Il est donc très populaire. Cela suffit-il pour durer politiquement ?

Bart De Wever appelle au changement. Cela marche toujours bien, comme on l’a vu par exemple aux Etats-Unis avec Obama et en France, avec François Hollande. Beaucoup de gens en ont marre du gouvernement du moment et si on exploite bien la chose, comme le fait De Wever, cela rapporte gros. C’est très fort de sa part d’apparaître comme anti-establishment alors que la N-VA est quand même dans le gouvernement flamand ! Enfin, son parti a vraiment réussi à devenir le leader du marché à droite, par son talent mais aussi par la faiblesse des autres.

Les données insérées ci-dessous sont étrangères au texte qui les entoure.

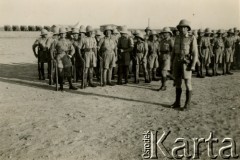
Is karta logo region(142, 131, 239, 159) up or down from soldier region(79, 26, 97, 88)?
down

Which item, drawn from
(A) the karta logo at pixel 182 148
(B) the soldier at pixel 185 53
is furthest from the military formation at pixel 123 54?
(A) the karta logo at pixel 182 148

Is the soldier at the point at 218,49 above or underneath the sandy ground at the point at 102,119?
above

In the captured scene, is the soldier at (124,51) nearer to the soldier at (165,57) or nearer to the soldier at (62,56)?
the soldier at (165,57)

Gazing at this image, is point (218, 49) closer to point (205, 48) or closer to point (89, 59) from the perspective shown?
point (205, 48)

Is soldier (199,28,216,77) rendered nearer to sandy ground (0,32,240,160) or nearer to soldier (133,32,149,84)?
sandy ground (0,32,240,160)

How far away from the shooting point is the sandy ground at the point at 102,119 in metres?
6.02

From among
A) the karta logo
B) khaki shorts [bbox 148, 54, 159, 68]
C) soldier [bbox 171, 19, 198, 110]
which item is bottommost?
the karta logo

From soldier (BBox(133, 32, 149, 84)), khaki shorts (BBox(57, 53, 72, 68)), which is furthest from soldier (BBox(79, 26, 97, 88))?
soldier (BBox(133, 32, 149, 84))

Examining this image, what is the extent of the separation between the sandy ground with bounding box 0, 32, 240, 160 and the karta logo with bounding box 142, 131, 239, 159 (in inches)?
3.9

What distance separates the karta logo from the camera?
18.6 feet

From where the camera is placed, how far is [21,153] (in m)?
5.84

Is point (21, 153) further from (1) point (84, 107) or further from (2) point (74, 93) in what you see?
(2) point (74, 93)

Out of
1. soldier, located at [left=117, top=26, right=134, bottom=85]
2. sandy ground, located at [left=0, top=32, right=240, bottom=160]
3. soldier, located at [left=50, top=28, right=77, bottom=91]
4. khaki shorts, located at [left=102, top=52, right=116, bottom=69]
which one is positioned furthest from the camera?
soldier, located at [left=117, top=26, right=134, bottom=85]

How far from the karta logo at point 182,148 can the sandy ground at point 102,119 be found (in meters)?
0.10
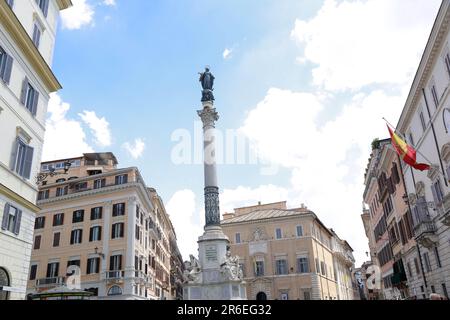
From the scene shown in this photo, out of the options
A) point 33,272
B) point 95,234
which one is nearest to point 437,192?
point 95,234

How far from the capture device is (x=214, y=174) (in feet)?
98.9

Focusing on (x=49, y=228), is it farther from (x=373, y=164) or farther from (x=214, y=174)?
(x=373, y=164)

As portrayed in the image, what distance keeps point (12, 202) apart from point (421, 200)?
26.0 metres

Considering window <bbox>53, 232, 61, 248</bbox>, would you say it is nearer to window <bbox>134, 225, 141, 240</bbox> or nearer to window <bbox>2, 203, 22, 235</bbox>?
window <bbox>134, 225, 141, 240</bbox>

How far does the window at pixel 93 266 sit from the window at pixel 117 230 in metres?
2.96

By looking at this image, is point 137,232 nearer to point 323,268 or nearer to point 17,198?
Result: point 17,198

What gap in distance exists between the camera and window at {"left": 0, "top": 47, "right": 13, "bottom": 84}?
18.3 m

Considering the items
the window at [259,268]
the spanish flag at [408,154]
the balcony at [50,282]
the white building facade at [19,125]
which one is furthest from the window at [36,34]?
the window at [259,268]

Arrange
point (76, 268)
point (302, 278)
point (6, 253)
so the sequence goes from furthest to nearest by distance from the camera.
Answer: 1. point (302, 278)
2. point (76, 268)
3. point (6, 253)

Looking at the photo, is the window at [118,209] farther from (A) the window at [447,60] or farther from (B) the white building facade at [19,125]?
(A) the window at [447,60]

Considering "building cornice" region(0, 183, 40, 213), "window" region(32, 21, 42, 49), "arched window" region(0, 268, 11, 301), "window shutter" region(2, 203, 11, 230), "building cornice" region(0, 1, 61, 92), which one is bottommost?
"arched window" region(0, 268, 11, 301)

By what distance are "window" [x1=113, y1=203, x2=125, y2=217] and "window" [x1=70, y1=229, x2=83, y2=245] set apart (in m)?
4.47

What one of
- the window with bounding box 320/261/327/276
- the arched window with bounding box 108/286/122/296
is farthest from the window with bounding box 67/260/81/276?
the window with bounding box 320/261/327/276
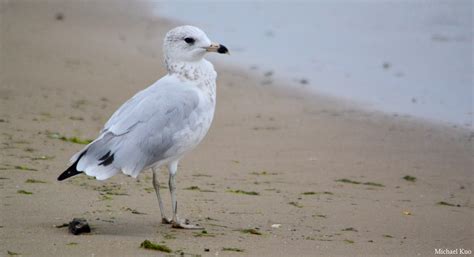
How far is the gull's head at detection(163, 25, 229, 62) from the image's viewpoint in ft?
20.0

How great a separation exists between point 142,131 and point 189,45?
759 mm

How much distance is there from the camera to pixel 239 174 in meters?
7.51

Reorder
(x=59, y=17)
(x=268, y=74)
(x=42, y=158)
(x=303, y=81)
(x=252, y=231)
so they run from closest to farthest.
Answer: (x=252, y=231), (x=42, y=158), (x=303, y=81), (x=268, y=74), (x=59, y=17)

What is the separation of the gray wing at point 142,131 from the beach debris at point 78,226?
0.34m

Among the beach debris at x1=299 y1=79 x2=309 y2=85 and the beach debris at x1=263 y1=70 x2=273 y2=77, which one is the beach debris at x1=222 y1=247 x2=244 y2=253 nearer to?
the beach debris at x1=299 y1=79 x2=309 y2=85

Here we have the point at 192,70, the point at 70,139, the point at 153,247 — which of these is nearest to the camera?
the point at 153,247

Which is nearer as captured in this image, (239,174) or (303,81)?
(239,174)

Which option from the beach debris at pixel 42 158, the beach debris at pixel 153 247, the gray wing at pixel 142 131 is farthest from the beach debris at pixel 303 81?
the beach debris at pixel 153 247

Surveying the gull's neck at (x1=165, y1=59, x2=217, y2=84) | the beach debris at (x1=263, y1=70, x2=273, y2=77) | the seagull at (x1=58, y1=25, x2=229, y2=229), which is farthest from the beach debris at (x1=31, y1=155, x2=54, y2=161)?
the beach debris at (x1=263, y1=70, x2=273, y2=77)

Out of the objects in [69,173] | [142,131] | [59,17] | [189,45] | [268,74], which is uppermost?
[59,17]

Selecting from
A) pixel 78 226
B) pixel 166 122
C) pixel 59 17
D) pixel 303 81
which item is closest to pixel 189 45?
pixel 166 122

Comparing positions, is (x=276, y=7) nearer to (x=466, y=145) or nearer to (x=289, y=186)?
(x=466, y=145)

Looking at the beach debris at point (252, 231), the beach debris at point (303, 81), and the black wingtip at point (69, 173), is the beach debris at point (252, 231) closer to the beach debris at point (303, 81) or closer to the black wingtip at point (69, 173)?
the black wingtip at point (69, 173)

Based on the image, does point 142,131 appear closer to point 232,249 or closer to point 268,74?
point 232,249
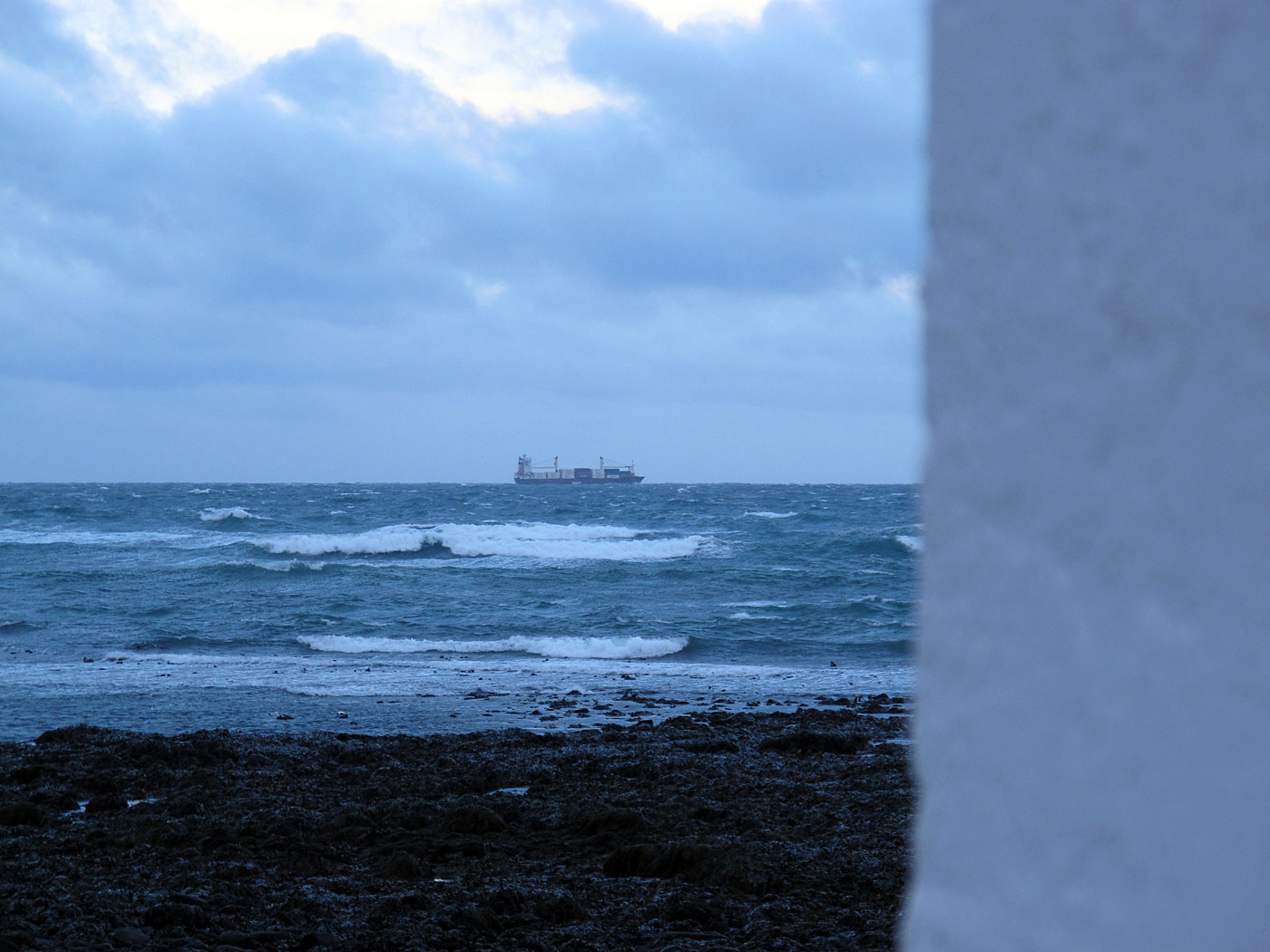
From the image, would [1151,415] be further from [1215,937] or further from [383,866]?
[383,866]

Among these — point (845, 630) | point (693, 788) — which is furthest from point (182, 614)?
point (693, 788)

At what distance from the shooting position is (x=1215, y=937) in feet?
1.86

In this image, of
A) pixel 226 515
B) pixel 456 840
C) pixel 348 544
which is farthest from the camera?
pixel 226 515

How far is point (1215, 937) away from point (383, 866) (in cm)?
646

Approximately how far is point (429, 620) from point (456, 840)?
45.7ft

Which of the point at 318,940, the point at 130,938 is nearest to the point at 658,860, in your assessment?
the point at 318,940

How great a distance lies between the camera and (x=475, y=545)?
110 ft

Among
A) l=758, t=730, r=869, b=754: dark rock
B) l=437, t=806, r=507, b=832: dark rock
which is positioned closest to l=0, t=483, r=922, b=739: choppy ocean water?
l=758, t=730, r=869, b=754: dark rock

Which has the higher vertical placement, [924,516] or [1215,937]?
[924,516]

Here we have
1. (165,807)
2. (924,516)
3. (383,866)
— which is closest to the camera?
(924,516)

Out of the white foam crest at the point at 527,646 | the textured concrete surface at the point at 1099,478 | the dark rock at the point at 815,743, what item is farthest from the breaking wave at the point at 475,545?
the textured concrete surface at the point at 1099,478

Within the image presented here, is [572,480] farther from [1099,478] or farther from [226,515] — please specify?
[1099,478]

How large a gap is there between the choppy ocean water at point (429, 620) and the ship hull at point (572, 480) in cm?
5648

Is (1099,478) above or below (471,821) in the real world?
above
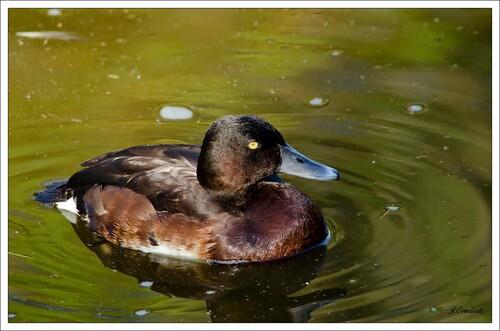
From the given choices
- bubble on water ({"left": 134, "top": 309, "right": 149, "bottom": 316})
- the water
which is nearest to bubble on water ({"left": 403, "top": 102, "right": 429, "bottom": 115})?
the water

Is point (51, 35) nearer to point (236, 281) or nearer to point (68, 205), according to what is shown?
point (68, 205)

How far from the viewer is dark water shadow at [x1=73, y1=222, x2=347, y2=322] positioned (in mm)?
6320

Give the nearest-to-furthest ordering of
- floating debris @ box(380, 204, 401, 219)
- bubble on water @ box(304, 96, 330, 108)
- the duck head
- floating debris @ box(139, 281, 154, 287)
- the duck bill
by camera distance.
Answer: floating debris @ box(139, 281, 154, 287), the duck head, the duck bill, floating debris @ box(380, 204, 401, 219), bubble on water @ box(304, 96, 330, 108)

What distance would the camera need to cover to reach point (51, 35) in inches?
454

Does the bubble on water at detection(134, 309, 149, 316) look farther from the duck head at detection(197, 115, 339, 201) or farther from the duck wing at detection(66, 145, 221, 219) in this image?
the duck head at detection(197, 115, 339, 201)

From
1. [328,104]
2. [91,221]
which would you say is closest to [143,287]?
[91,221]

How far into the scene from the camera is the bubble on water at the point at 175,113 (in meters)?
9.52

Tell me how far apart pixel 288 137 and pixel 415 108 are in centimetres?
153

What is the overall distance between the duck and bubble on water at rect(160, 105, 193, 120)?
1.99 metres

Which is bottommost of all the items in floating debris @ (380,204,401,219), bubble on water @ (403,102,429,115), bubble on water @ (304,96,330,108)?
floating debris @ (380,204,401,219)

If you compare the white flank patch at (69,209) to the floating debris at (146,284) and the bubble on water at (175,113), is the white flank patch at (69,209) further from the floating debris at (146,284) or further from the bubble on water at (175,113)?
the bubble on water at (175,113)

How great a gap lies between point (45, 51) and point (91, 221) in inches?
162

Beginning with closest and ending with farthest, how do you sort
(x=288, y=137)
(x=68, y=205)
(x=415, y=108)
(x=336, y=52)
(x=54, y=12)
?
1. (x=68, y=205)
2. (x=288, y=137)
3. (x=415, y=108)
4. (x=336, y=52)
5. (x=54, y=12)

A l’extrême droite, le Vlaams Belang est dans une mauvaise posture tandis qu’au centre, même si le CD&V et le VLD engrangent des choses dans le gouvernement fédéral, ils n’arrivent pas à les vendre.

Que faudrait-il pour arrêter cette vague ?

Clairement, il faudrait un nouveau Bart De Wever, avec le même talent. Comme Leterme était l’anti-Verhofstadt. Mais, sauf évolution spectaculaire, ce ne sont pas les leaders actuels des partis traditionnels qui pourront incarner l’alternative. Alexander De Croo semble toujours communiquer sur ce qu’il n’a pas obtenu, ce qui n’est pas d’une grande intelligence, et Chris Peeters essaie régulièrement de se profiler comme un Bart De Wever light. C’est une mauvaise stratégie car les gens préféreront toujours l’original à la copie.

Le paysage communal de la Flandre risque-t-il d’être profondément modifié après le 14 octobre ?

C’est très possible. Il est évident que la N-VA va essayer de "nationaliser" le débat car, à l’inverse des autres partis, elle ne dispose guère de grandes figures locales. Il faudra voir s’ils y parviennent. La politique est en effet très imprévisible, en Flandre en tout cas. Ces dix dernières années, les partis politiques flamands ont tous connu à la fois leur meilleur score et leur plus mauvais. L’électorat est très volatil.